Seventy-six non-native mountain goats were deported from the Olympic Mountains to the Cascades during the first of two capture and trans-relocate periods this year.

In addition to the 76 non-natives returned to their natural habitat, five were killed in capture, one died in transport, three were euthanized, and four were “lethally removed” because they could not be captured safely.

In comparison, out of 115 goats captured last year, nine died in capture, transport, or by euthanization, while six lone kids were sent to a zoo.

The teams involved in the operation were expecting the capture process to be more challenging this year, as many of the more docile goats in open areas had been captured last year, and so the team of ”muggers,” as they’re called, have had to fly over more rugged areas to capture goats more suspicious of humans and who are getting wise to this operation, according to Dr. Patti Happe, Wildlife Branch Chief at Olympic National Park.

Between this year and the first capture period in September of last year, 174 goats have now been captured. This operation has been in the works since 2014, when the National Park Service launched a public review process to examine the rapidly growing goat population in the park, culminating in the 2018 final Mountain Goat Management Plan, in which the NPS outlined their intent to remove the entire population. At that time, the population was estimated to be at 725, and reaching 1,000, as they did in the 1980s before the first removal operation, would wreak “ecological mayhem” Happe said.

The goats’ tendency to “wallow” in the dirt damages native flora and disrupts the activity of native animals. In addition, the goats’ cravings for salt conflicts with the lack of salt licks in the Olympics, and so they turn to humans, a reliable source of salt, for their needs. The Cascades, on the other hand, are rich in salt, and have seen decreasing numbers of their native goats in many areas. The death of former Port Townsend resident Bob Boardman in 2010 from a billy goat attack had a role in the NPS’s decision to launch this operation.

The operation is being done in partnership between the NPS, the Washington Department of Fish and Wildlife, and the U.S. Forest Service. Tribal biologists, veterinarians and volunteers from across the Northwest help examine and treat the goats at the two staging areas on Hurricane Ridge and the Hamma Hamma region in the south Olympic National Forest. Leading Edge Aviation is the helicopter contractor whose teams capture and transport the goats.

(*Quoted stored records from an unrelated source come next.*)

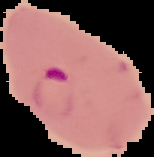
From a thin blood smear. The area outside the segmented cell region is set to black. Image is 154×157 pixels. Result: malaria parasites detected.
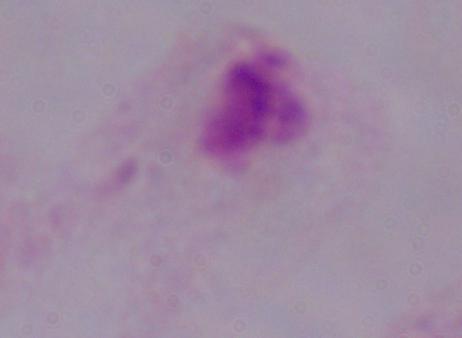
magnification = 1000x
modality = micrograph
identification = trichomonad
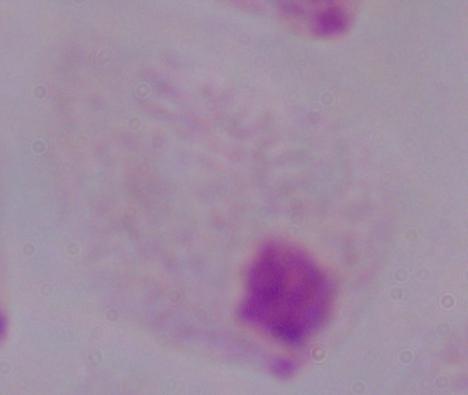
A trichomonad is shown. Micrograph. 1000x magnification.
Report the malaria status of this cell.
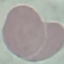
It is uninfected.

Giemsa-stained preparation. Automatically extracted cell patch, resized to 64 × 64 pixels. Thin smear of blood. Photographed with a smartphone camera at the microscope eyepiece.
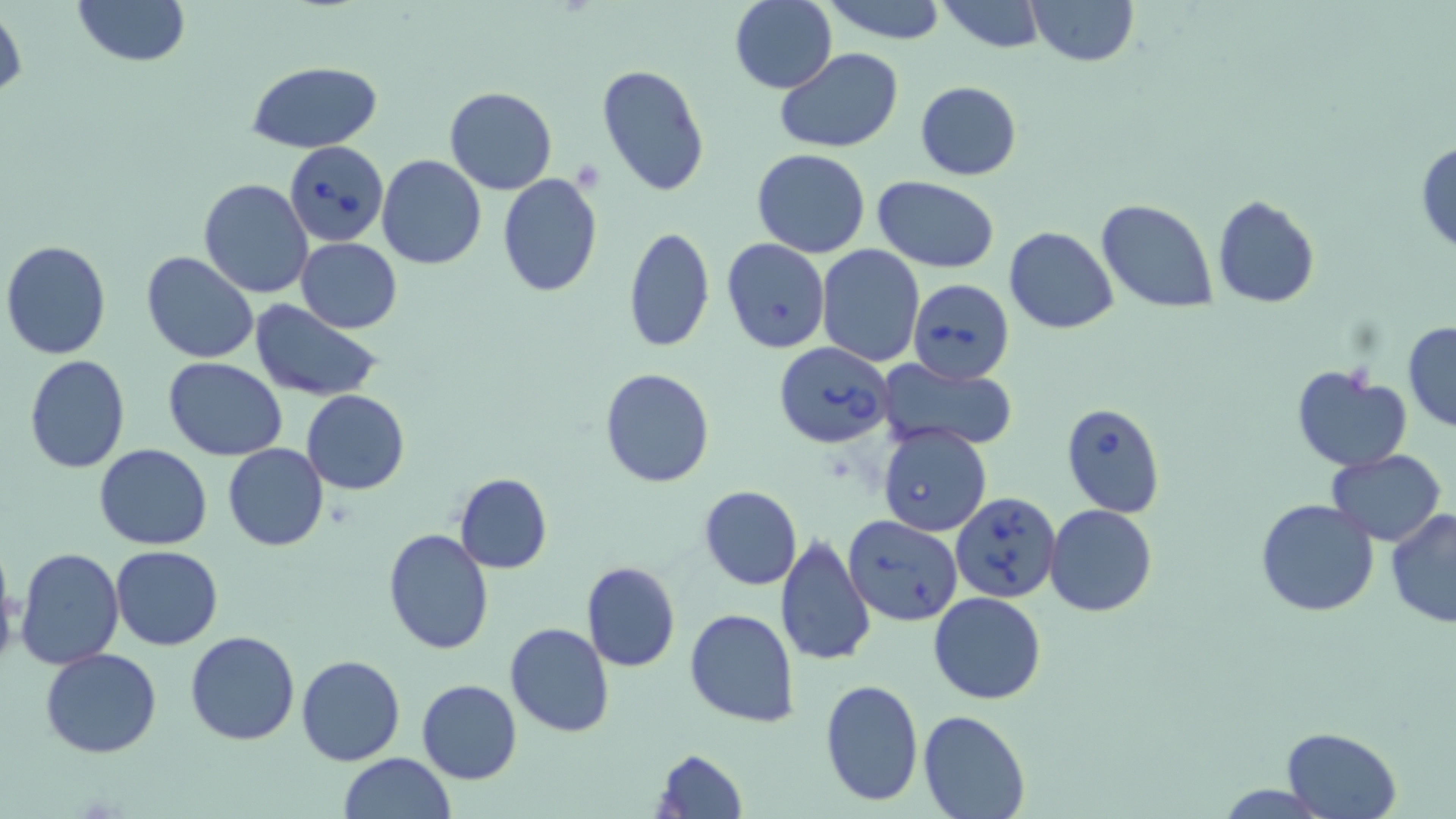
slide-level diagnosis = Babesia divergens
magnification = 1000x
preparation = thin blood film
uninfected red blood cell locations = approximate bounding boxes as named x1/y1/x2/y2 corners in pixels: (x1=72, y1=0, x2=191, y2=67), (x1=822, y1=0, x2=949, y2=44), (x1=937, y1=0, x2=1049, y2=53), (x1=1025, y1=0, x2=1141, y2=67), (x1=729, y1=1, x2=838, y2=92), (x1=1, y1=3, x2=25, y2=108), (x1=774, y1=48, x2=904, y2=153), (x1=246, y1=60, x2=384, y2=155), (x1=595, y1=64, x2=710, y2=196), (x1=914, y1=81, x2=1023, y2=181), (x1=444, y1=86, x2=558, y2=194), (x1=1415, y1=140, x2=1456, y2=256), (x1=751, y1=149, x2=871, y2=258), (x1=376, y1=155, x2=488, y2=271), (x1=498, y1=172, x2=602, y2=295), (x1=872, y1=176, x2=999, y2=271), (x1=198, y1=178, x2=312, y2=299), (x1=1212, y1=195, x2=1321, y2=308), (x1=1095, y1=199, x2=1218, y2=312), (x1=624, y1=226, x2=715, y2=354), (x1=1005, y1=227, x2=1118, y2=333), (x1=296, y1=236, x2=402, y2=333), (x1=721, y1=239, x2=830, y2=353), (x1=1, y1=240, x2=112, y2=359), (x1=816, y1=245, x2=924, y2=366), (x1=141, y1=252, x2=260, y2=363), (x1=249, y1=301, x2=383, y2=402), (x1=1402, y1=322, x2=1456, y2=432), (x1=24, y1=356, x2=130, y2=474), (x1=163, y1=357, x2=287, y2=460), (x1=878, y1=359, x2=1019, y2=451), (x1=1291, y1=365, x2=1412, y2=473), (x1=598, y1=367, x2=715, y2=488), (x1=301, y1=389, x2=409, y2=494), (x1=222, y1=443, x2=329, y2=551), (x1=95, y1=444, x2=212, y2=549), (x1=1326, y1=448, x2=1446, y2=545), (x1=455, y1=472, x2=552, y2=574), (x1=698, y1=484, x2=802, y2=590), (x1=1257, y1=499, x2=1381, y2=618), (x1=1045, y1=505, x2=1158, y2=617), (x1=1386, y1=508, x2=1456, y2=630), (x1=383, y1=528, x2=494, y2=655), (x1=776, y1=535, x2=876, y2=667), (x1=111, y1=545, x2=224, y2=650), (x1=14, y1=547, x2=125, y2=669), (x1=581, y1=561, x2=680, y2=673), (x1=0, y1=566, x2=21, y2=673), (x1=928, y1=592, x2=1045, y2=704), (x1=684, y1=608, x2=801, y2=729), (x1=505, y1=623, x2=614, y2=737), (x1=185, y1=630, x2=301, y2=746), (x1=41, y1=649, x2=162, y2=759), (x1=296, y1=655, x2=405, y2=766), (x1=819, y1=677, x2=923, y2=807), (x1=415, y1=679, x2=522, y2=785), (x1=918, y1=708, x2=1030, y2=819), (x1=1281, y1=726, x2=1402, y2=819), (x1=652, y1=746, x2=748, y2=819), (x1=339, y1=752, x2=456, y2=818)
modality = optical microscopy
field of view = one of a larger specimen
image size = 1456×819 pixels
Babesia divergens-infected red blood cell locations = approximate bounding boxes as named x1/y1/x2/y2 corners in pixels: (x1=285, y1=141, x2=389, y2=246), (x1=907, y1=278, x2=1015, y2=386), (x1=772, y1=342, x2=893, y2=450), (x1=1060, y1=401, x2=1166, y2=517), (x1=878, y1=425, x2=992, y2=536), (x1=952, y1=492, x2=1060, y2=603), (x1=844, y1=513, x2=962, y2=627)
stain = May-Grünwald-Giemsa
Identify the parasite.
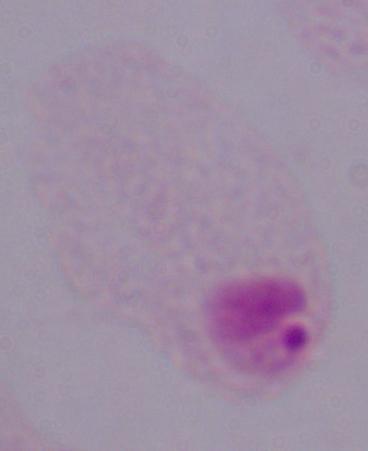

This is a trichomonad.

Summary:
  - Magnification: 1000x
  - Modality: micrograph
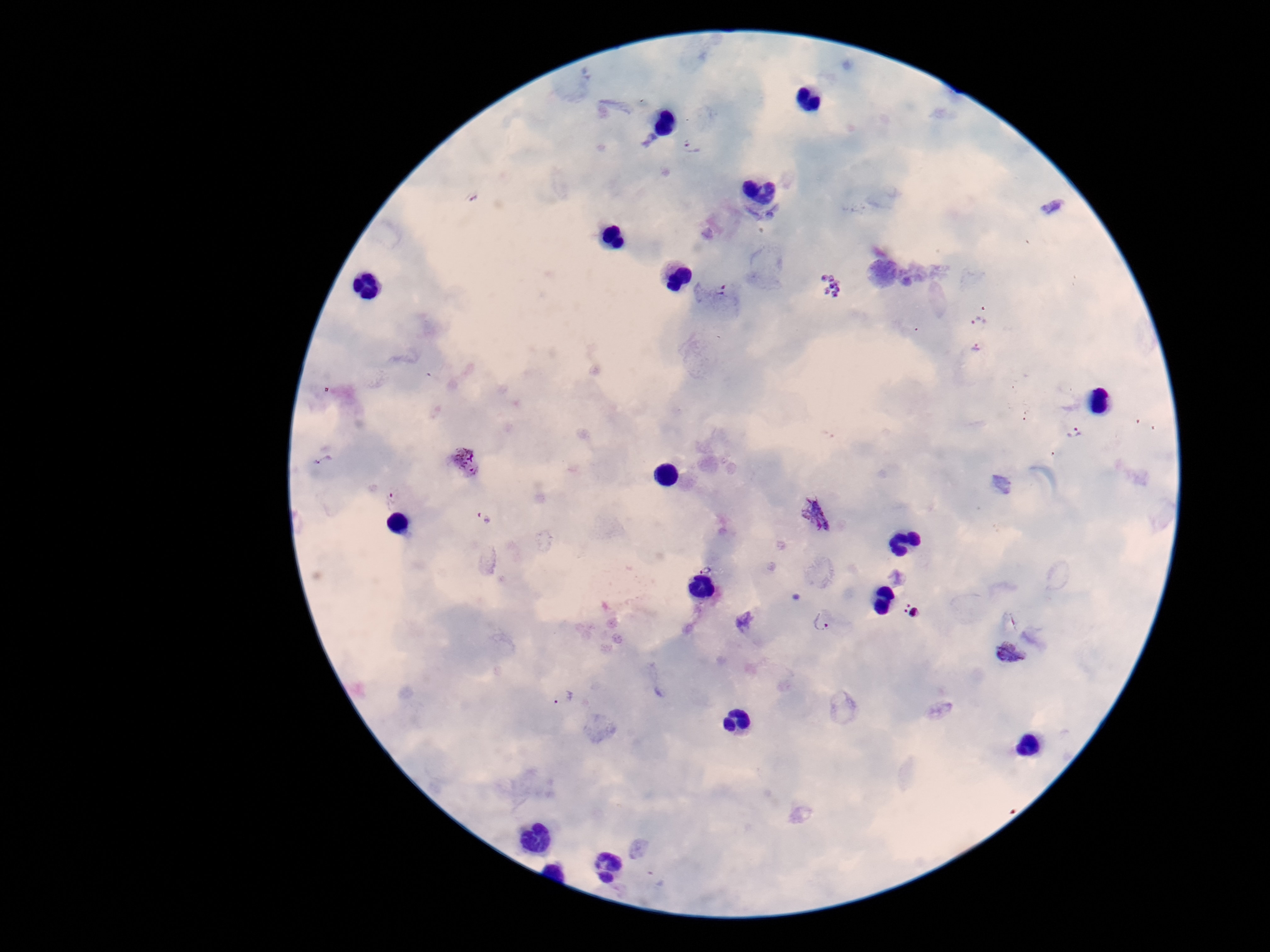
patient malaria status = positive
Plasmodium parasite locations = approximate centers as (x, y) in pixels: (692, 146), (1053, 207), (832, 284), (712, 291), (979, 320), (975, 349), (1075, 433), (466, 461), (389, 499), (818, 515), (483, 518), (707, 568), (911, 611), (744, 622), (822, 622), (1009, 653), (562, 697)
image size = 1270×952 pixels
stain = Giemsa
preparation = thick blood film
capture = smartphone camera through the microscope eyepiece
magnification = 100x
field of view = one from this slide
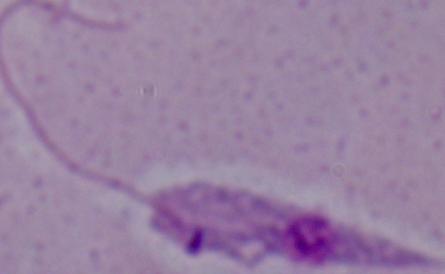
Summary:
  - Modality: micrograph
  - Magnification: 1000x
  - Identification: Leishmania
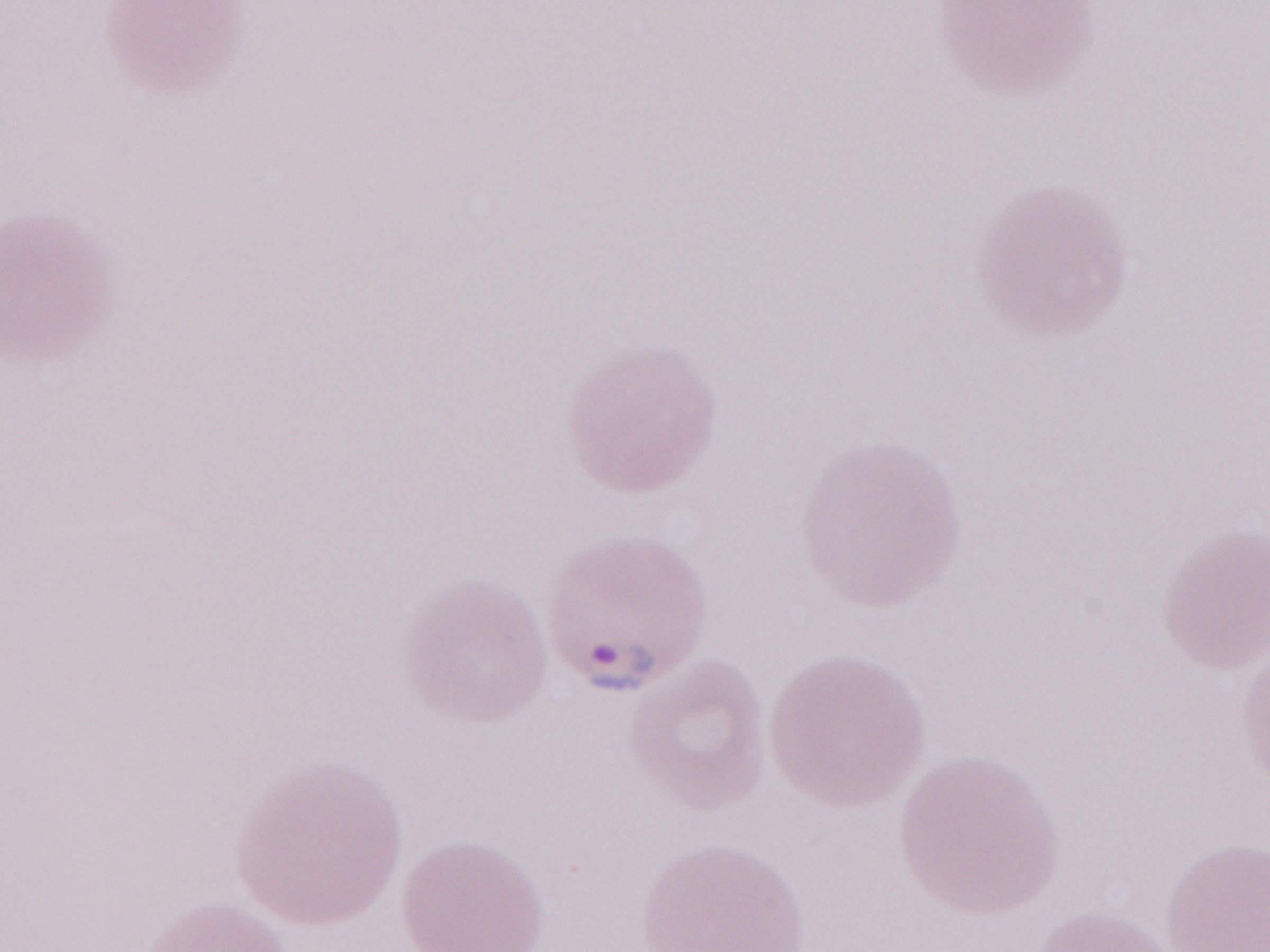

A team of muggers sets out to locate goats in a specific area, and upon sighting one, disable the goat with either an opioid-laced dart or a net gun. The muggers are lowered down, where they tie the goats into slings, up to three at a time. The goats are flown to a staging area, dropped into a truck and transported to a processing area, where they are examined, given antibiotics, antiparasitics and other drugs, and the adults GPS tracking bracelets. The goats are then given a long-term sedative and placed into their own box, and are transported by truck to the Cascades, where they are once again helicoptered to a selected release area. The release areas are selected based on their current lack of goats, their quality of habitat, proximity to a staging area, and distance from human activity.

Although this year’s translocation periods were scheduled for the summer to avoid the foul weather they were met with last September, weather nonetheless caused the capture crew to not be able to fly on two days, and to end several other days early.

A second capture and translocation period is set to begin in mid-August, with efforts focused on Mount Ellinor in Olympic National Forest. The success of this year’s operation will determine if it is repeated in 2020. After that, the current plan is to destroy the remaining goats who cannot be captured.